(Beginning of Provided entries)

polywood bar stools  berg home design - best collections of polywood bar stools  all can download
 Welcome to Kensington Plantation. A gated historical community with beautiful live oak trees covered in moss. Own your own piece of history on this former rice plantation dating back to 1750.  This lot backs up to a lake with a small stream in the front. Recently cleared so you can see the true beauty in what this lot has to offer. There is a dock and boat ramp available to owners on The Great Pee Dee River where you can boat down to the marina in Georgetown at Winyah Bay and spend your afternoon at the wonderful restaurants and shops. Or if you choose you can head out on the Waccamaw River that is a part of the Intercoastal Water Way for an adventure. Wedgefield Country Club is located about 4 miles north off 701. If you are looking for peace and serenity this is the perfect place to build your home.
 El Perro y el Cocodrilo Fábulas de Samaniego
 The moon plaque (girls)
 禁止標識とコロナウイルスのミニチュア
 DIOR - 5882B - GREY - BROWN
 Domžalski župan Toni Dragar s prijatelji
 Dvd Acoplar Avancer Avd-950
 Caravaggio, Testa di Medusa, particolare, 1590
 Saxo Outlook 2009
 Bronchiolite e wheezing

(End of Provided entries)
(Beginning of Provided entries)

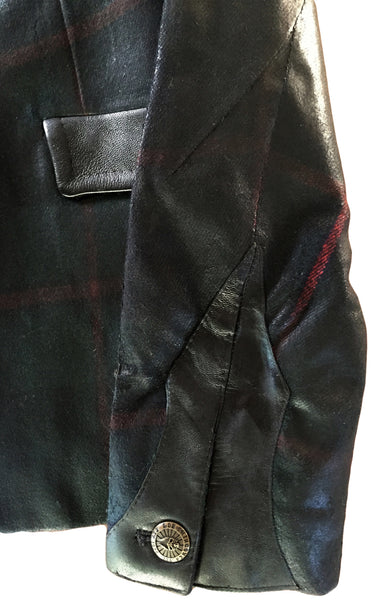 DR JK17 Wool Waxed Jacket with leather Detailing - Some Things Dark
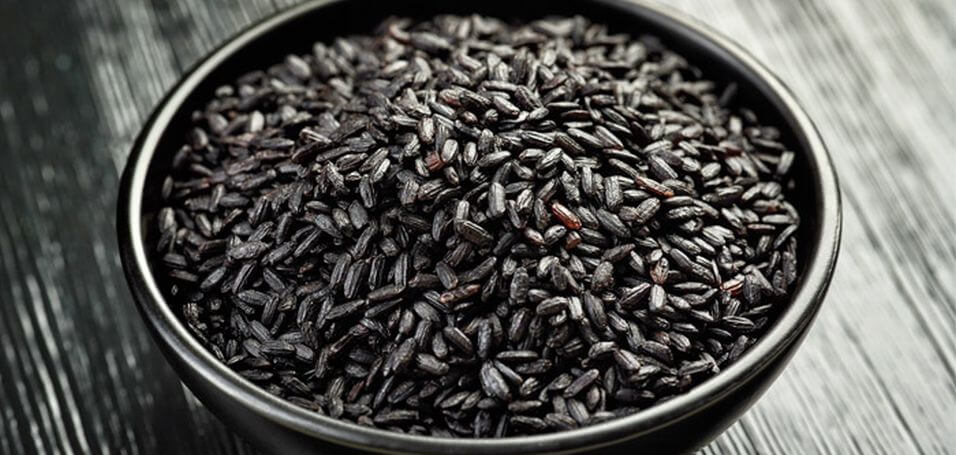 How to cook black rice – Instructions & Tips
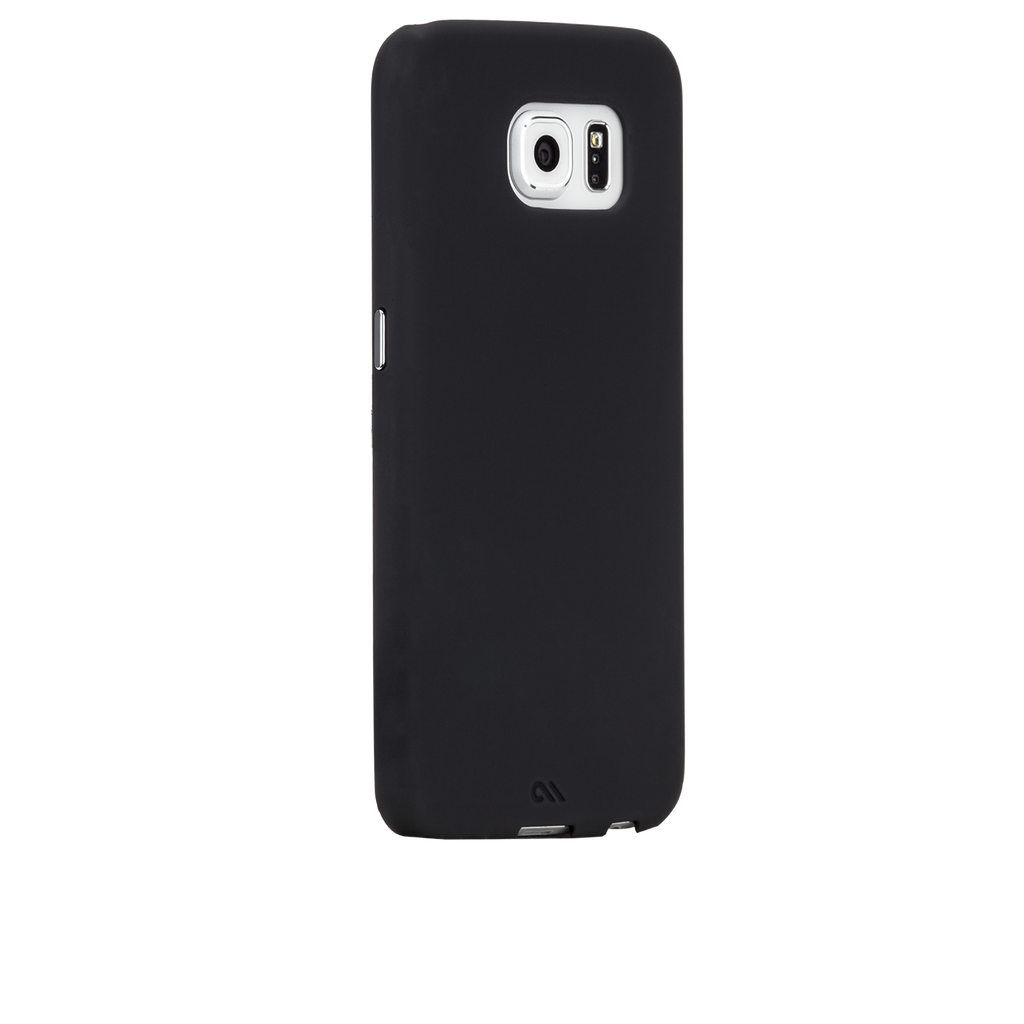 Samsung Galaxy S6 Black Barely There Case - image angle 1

(End of Provided entries)

What you are asked to do:
In the data above, start at the line holding "DR JK17 Wool" and stop after the line holding "Samsung Galaxy S6"; write out those lines exactly, without pictures.

Solution for this task:
 DR JK17 Wool Waxed Jacket with leather Detailing - Some Things Dark
 How to cook black rice – Instructions & Tips
 Samsung Galaxy S6 Black Barely There Case - image angle 1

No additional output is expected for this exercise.